In de kern van het nieuwe curriculum komen we “persoonsvorming” tegen. Ik geef al tientallen jaren les maar was eigenlijk nog nooit met persoonsvorming bezig geweest. Dacht ik …..

Wat is persoonsvorming?
“Volgens Biesta draait het er op het vlak van de subjectivering om, dat kinderen zich bewust worden van hun verantwoordelijkheid, en dat ze ruimte krijgen om zich aangesproken te voelen door hun omgeving, die een moreel appel op hen doet. Het gaat erom, dat ze leren dat de wereld niet om hen en hun particuliere verlangens draait, maar dat ze zichzelf de vraag leren stellen: is wat ik wens ook wenselijk voor de wereld om mij heen?Het uiteindelijke doel van onderwijs zou volwassenheid en een sterk ontwikkeld ethisch bewustzijn zijn.” (2)

Biesta is altijd wat moeilijk te doorgronden. Maar gelukkig kan ik lezen.  Als ik het onderstreepte gedeelte lees kan ik stellen daar al 36 jaar mee bezig te zijn. En mijn collega’s ook. 

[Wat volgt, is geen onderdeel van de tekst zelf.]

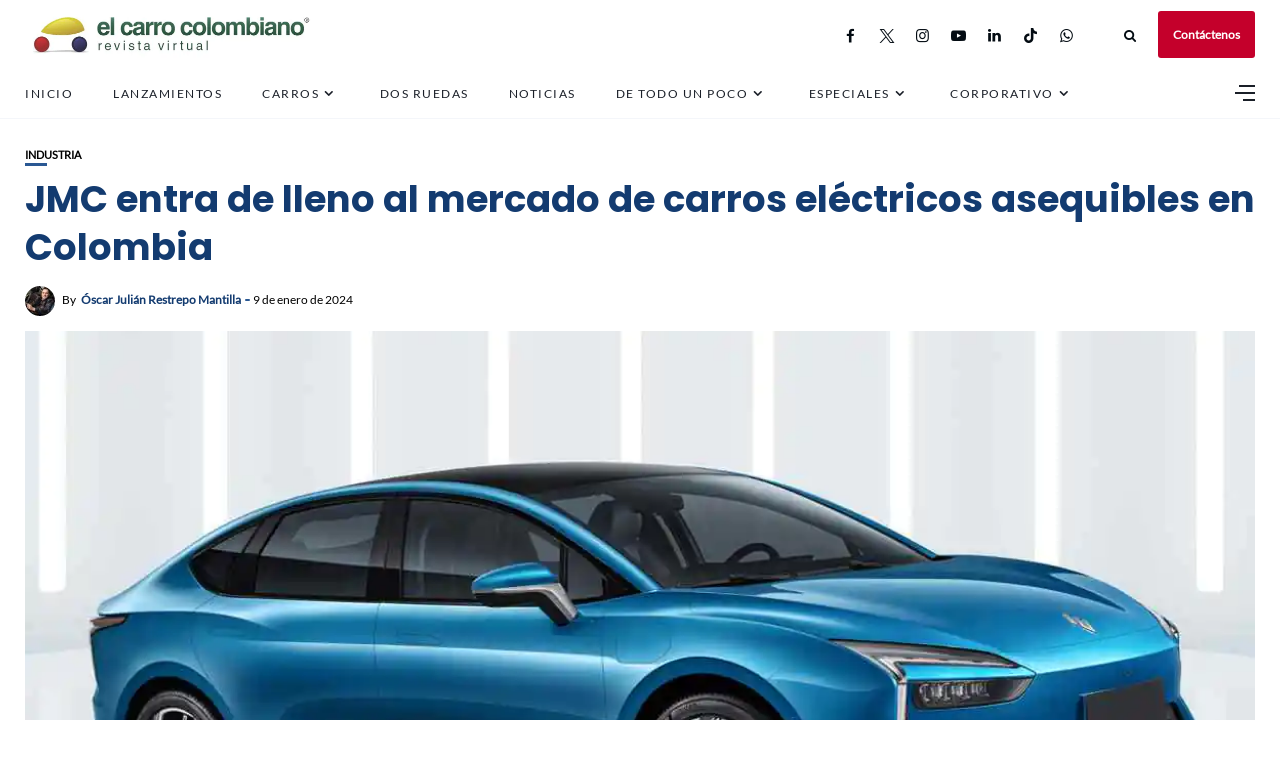

--- FILE ---
content_type: text/html; charset=utf-8
request_url: https://www.google.com/recaptcha/api2/aframe
body_size: 267
content:
<!DOCTYPE HTML><html><head><meta http-equiv="content-type" content="text/html; charset=UTF-8"></head><body><script nonce="dFAUznV3dbwasrPVdJQxfw">/** Anti-fraud and anti-abuse applications only. See google.com/recaptcha */ try{var clients={'sodar':'https://pagead2.googlesyndication.com/pagead/sodar?'};window.addEventListener("message",function(a){try{if(a.source===window.parent){var b=JSON.parse(a.data);var c=clients[b['id']];if(c){var d=document.createElement('img');d.src=c+b['params']+'&rc='+(localStorage.getItem("rc::a")?sessionStorage.getItem("rc::b"):"");window.document.body.appendChild(d);sessionStorage.setItem("rc::e",parseInt(sessionStorage.getItem("rc::e")||0)+1);localStorage.setItem("rc::h",'1768974610575');}}}catch(b){}});window.parent.postMessage("_grecaptcha_ready", "*");}catch(b){}</script></body></html>

--- FILE ---
content_type: application/javascript; charset=utf-8
request_url: https://fundingchoicesmessages.google.com/f/AGSKWxWCHvWEvSDyq7tOd64LPf5OxnjHen43pGoB9oFZpXqNHmNzwkUPIt1R8V8A-sTJnh3Df8lajpRE3C9N1iFtmoOgO0ZttG2HAzLEVzjHziLsLoyA3U8ls9ifs4D1v84FQfnAJ7FCkhZ3iGBCC4G0HLJ9YP24ZH5Mtsnwacl7FWea25Z8SDKFK7ZPVf9T/_/adprime._650x350./geobox.html/adst.php/advertise_
body_size: -1292
content:
window['f2d24270-af41-4b84-99af-02bcfaacffcf'] = true;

Waarom dan ineens persoonsvorming?
“Onderwijs is meer dan feiten en skills aanleren.” (Sander Dekker) (1)
Schnabel zegt: “Het gaat erom dat we leerlingen vaardig, aardig en waardig afleveren.”
De laatste tijd wordt er met enig dedain gekeken naar het aanleren van feiten. Je wordt al snel in de hoek van traditioneel en ouderwets geplaatst als je daar belang aan hecht. 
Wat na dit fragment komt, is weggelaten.